Homocystinuria can partially mimic Marfan syndrome but can be differentiated by detecting homocystine in the urine. Genetic testing for FBN1 mutations can help establish the diagnosis in people who do not meet all clinical criteria, but FBN1 mutation-negative cases exist. Prenatal diagnosis by analysis of the FBN1 gene is hampered by poor genotype/phenotype correlation (> 1700 different mutations have been described). Standard imaging of the skeletal, cardiovascular, and ocular systems is done to detect any clinically relevant structural abnormalities and to provide information contributing to the diagnostic criteria (eg, echocardiography to identify aortic root enlargement). In addition to the criteria established within organ systems, family history (1st-degree relative with Marfan syndrome) and genetic history (presence of the FBN1 mutation known to cause Marfan syndrome) are considered major criteria.
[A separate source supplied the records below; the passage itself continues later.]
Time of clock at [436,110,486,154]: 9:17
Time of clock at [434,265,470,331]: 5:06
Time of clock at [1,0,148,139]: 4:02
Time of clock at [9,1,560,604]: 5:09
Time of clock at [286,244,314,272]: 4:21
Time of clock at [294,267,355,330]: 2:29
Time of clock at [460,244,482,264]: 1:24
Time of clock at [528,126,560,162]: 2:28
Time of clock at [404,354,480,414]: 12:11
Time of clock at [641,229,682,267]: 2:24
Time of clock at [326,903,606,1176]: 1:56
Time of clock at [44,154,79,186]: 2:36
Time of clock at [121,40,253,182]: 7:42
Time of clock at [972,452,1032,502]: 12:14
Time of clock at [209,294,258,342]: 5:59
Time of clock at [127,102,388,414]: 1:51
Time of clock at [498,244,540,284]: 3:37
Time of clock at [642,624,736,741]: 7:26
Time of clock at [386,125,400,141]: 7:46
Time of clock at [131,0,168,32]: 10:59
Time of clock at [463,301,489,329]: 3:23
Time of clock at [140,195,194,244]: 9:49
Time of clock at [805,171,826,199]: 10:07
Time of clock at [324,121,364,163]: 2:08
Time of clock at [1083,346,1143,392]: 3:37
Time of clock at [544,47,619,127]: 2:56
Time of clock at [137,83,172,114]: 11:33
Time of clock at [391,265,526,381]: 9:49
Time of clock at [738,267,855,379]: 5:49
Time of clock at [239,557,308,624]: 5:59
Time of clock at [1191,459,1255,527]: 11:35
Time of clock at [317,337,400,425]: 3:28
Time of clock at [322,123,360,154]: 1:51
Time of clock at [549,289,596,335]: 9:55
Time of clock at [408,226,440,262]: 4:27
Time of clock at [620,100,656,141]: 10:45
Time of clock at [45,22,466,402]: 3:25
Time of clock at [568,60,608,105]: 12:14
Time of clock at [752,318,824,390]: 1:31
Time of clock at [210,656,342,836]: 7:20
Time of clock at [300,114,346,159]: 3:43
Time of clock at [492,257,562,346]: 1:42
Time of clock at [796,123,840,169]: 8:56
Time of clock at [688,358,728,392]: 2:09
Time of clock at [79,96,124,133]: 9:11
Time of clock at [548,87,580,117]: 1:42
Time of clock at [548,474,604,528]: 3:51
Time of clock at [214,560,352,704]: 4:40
Advancements in therapy and regular monitoring have improved quality of life and reduced mortality. Median life expectancy increased from 48 yr in 1972 to near normal in people receiving appropriate medical care. However, life expectancy is still reduced for the average patient, primarily because of the cardiac and vascular complications. This decreased life expectancy can take an emotional toll on an adolescent and the family.
Treatment of Marfan syndrome focuses on prevention and treatment of complications.
For very tall girls, inducing precocious puberty by age 10 with estrogens and progesterone may reduce potential adult height.
All patients should routinely be given beta-blockers (eg, atenolol, propranolol) to help prevent cardiovascular complications. These drugs lower myocardial contractility and pulse pressure and reduce progression of aortic root dilation and risk of dissection.
Prophylactic surgery is offered if aortic diameter is > 5 cm (less in children). Pregnant women are at especially high risk of aortic complications; elective aortic repair before conception should be discussed. Severe valve regurgitation is also surgically repaired. Bacterial endocarditis prophylaxis before invasive procedures is not indicated except in patients who have prosthetic valves or who previously had infective endocarditis (see Table: Procedures Requiring Antimicrobial Endocarditis Prophylaxis in High-Risk Patients and see Table: Recommended Endocarditis Prophylaxis During Oral-Dental or Respiratory Tract Procedures*).
Scoliosis is managed with bracing as long as possible, but surgical intervention is encouraged in patients with curves of 40 to 50°.
Cardiovascular, skeletal, and ocular findings (including echocardiography) should be reevaluated annually. Appropriate genetic counseling is indicated.
Marfan syndrome results from an autosomal dominant mutation of the gene encoding the glycoprotein fibrillin-1, which is the main component of microfibrils, resulting in numerous possible deformities and defects.
Manifestations vary widely, but the principal structural defects involve the cardiovascular, musculoskeletal, and ocular systems, causing a typical constellation of long limbs, aortic root dilation, and dislocated lenses.
Aortic dissection is the most dangerous complication.
Diagnose using clinical criteria; genetic testing is often done.
Do imaging tests of the skeletal, cardiovascular, and ocular systems to detect structural abnormalities.
Give all patients a beta-blocker to help prevent aortic complications; treat other complications as they arise.